§ **The task**:
From the entries below, extract every line that includes the word "dataset".

Stored data entries

=====

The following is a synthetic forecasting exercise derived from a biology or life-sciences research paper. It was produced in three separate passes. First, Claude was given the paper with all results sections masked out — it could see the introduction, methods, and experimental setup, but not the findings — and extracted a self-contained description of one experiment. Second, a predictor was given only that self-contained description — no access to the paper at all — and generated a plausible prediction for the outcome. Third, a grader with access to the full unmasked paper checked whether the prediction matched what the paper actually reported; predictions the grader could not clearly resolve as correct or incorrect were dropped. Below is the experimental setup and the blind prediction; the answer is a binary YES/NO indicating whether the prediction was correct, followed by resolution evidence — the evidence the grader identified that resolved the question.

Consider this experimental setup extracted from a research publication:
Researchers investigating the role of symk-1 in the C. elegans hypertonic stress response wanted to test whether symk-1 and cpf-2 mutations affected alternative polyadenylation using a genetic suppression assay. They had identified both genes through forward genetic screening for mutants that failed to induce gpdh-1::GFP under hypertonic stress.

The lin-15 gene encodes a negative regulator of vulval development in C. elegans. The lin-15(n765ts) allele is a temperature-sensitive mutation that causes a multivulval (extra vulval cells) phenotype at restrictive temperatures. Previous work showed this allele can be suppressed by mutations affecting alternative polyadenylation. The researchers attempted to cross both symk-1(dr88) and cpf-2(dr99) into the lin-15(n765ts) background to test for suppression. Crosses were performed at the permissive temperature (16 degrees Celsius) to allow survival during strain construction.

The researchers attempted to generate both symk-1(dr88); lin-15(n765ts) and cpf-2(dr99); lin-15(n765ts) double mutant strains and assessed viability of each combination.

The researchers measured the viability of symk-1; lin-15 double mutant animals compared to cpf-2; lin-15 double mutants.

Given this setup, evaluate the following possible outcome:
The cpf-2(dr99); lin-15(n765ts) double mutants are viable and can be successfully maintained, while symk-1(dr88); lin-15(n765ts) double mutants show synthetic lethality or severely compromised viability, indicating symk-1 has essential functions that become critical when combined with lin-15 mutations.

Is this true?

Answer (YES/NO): YES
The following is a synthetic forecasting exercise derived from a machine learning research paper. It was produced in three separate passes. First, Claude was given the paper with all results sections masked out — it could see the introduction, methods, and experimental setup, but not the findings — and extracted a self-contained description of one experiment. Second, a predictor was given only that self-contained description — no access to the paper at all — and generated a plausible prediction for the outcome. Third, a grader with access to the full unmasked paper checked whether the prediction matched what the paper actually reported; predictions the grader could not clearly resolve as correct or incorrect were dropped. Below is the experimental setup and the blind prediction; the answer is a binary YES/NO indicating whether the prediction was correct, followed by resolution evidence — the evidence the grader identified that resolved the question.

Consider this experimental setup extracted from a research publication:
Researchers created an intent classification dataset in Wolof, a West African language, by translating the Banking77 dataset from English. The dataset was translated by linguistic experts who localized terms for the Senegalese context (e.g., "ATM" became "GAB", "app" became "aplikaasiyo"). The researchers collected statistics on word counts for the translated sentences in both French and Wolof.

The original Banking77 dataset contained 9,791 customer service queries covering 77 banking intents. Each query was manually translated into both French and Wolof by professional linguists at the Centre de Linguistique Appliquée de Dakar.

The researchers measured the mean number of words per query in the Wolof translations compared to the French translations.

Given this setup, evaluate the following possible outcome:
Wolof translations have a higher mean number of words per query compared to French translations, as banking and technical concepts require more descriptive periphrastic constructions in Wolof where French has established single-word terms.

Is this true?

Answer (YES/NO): NO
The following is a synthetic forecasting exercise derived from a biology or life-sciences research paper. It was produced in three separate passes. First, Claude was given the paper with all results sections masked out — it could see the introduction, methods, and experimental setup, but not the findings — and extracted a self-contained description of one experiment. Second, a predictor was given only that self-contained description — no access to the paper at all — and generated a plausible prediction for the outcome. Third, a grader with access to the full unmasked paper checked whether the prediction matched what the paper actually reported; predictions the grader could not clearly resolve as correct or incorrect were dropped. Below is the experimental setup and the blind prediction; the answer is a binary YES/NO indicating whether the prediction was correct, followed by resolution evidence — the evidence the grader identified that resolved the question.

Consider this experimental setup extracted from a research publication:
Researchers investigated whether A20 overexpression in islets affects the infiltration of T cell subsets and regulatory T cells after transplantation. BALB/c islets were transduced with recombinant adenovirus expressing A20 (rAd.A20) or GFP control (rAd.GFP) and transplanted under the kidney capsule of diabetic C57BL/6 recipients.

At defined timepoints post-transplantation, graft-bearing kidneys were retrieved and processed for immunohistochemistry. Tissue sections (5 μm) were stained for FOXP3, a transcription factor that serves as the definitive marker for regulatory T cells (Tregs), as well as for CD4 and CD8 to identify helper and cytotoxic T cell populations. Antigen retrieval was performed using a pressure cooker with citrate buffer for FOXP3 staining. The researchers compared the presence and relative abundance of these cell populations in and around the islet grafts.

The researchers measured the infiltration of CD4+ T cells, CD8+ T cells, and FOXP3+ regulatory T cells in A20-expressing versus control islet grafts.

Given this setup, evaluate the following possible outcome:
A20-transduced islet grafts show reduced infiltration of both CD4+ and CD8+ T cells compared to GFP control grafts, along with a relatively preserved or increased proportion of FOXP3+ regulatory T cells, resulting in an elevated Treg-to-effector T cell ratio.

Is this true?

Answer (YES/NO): YES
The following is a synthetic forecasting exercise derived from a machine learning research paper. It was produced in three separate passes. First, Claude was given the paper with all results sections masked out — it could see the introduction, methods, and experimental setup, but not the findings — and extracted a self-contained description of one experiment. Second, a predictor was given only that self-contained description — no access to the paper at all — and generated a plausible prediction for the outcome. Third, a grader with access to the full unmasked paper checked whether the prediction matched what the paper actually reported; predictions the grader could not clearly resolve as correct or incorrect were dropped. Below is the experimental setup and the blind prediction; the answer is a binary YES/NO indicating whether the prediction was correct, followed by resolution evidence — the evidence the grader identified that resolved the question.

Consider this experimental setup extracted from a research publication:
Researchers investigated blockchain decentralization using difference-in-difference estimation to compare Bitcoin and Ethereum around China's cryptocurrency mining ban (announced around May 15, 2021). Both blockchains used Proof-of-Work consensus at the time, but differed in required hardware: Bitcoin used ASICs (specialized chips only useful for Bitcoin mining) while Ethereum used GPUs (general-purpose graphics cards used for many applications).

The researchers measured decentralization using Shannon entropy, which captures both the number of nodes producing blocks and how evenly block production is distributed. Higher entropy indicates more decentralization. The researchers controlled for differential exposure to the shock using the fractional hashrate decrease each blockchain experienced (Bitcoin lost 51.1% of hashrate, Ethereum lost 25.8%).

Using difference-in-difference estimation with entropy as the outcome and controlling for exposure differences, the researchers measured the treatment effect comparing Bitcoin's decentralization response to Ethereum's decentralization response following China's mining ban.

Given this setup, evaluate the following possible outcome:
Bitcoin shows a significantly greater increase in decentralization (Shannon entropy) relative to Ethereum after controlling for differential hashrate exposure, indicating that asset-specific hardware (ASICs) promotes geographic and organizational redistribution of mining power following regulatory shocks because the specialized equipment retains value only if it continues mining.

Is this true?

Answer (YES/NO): NO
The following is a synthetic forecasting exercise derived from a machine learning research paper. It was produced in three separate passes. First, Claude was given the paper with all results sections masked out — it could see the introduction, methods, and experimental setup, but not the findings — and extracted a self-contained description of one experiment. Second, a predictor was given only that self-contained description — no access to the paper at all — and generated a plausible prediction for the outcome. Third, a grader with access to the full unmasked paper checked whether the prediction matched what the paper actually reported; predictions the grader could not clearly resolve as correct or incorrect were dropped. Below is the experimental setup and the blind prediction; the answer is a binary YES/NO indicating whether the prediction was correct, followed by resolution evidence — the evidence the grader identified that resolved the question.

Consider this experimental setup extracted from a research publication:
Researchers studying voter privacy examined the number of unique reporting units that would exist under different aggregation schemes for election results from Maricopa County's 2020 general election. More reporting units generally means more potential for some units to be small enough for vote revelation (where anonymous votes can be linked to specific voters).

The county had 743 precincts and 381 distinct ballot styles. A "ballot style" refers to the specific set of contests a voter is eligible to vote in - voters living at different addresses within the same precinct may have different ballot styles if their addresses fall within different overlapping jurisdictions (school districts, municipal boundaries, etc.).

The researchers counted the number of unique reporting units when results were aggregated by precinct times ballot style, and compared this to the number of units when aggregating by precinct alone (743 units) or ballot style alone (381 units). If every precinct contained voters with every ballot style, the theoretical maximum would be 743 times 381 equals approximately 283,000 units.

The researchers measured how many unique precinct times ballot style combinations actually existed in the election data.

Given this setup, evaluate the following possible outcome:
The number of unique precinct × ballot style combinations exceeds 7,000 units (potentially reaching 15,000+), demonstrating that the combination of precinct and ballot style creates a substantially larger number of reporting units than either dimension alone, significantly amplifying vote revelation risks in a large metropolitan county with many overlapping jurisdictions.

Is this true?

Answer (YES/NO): NO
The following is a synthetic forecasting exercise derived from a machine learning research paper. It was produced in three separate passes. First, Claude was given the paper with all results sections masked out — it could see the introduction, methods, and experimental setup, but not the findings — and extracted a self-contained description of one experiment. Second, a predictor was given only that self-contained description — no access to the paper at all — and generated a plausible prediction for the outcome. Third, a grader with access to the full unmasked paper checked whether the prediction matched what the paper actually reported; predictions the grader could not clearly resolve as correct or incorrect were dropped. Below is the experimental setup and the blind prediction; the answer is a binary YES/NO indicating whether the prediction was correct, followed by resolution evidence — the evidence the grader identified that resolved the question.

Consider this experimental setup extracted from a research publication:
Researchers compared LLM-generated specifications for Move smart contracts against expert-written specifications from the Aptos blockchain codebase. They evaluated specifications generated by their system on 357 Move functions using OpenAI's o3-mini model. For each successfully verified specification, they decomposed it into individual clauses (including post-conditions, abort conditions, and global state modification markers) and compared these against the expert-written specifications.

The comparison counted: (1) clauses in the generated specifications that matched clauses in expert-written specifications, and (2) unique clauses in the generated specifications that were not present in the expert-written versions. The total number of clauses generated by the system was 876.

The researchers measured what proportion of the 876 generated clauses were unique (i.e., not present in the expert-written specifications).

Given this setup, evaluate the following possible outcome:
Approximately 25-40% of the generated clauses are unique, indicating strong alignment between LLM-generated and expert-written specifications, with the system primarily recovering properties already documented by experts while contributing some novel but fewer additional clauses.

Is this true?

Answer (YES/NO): YES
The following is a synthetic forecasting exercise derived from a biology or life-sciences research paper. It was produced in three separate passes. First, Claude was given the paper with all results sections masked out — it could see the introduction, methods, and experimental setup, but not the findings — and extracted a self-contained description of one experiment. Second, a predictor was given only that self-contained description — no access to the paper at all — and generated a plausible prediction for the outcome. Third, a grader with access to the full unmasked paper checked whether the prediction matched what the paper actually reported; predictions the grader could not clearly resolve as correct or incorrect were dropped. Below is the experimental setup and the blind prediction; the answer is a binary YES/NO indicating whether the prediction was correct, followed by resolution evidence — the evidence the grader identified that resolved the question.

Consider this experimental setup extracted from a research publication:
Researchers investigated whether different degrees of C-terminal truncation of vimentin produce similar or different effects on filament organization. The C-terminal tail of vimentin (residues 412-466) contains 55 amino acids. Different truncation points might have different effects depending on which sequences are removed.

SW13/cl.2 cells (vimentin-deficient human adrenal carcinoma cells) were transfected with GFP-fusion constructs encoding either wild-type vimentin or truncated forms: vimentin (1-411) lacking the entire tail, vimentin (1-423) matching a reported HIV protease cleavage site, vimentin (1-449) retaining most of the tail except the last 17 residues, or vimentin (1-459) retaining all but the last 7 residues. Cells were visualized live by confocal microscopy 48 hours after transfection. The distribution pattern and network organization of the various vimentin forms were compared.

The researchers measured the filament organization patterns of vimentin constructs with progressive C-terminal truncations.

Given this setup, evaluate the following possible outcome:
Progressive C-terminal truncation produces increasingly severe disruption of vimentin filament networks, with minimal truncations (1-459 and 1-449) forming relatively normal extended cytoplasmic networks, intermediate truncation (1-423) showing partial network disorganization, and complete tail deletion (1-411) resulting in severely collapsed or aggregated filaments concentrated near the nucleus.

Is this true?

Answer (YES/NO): NO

=====

§ **Your solution**:
Researchers created an intent classification dataset in Wolof, a West African language, by translating the Banking77 dataset from English. The dataset was translated by linguistic experts who localized terms for the Senegalese context (e.g., "ATM" became "GAB", "app" became "aplikaasiyo"). The researchers collected statistics on word counts for the translated sentences in both French and Wolof.
The original Banking77 dataset contained 9,791 customer service queries covering 77 banking intents. Each query was manually translated into both French and Wolof by professional linguists at the Centre de Linguistique Appliquée de Dakar.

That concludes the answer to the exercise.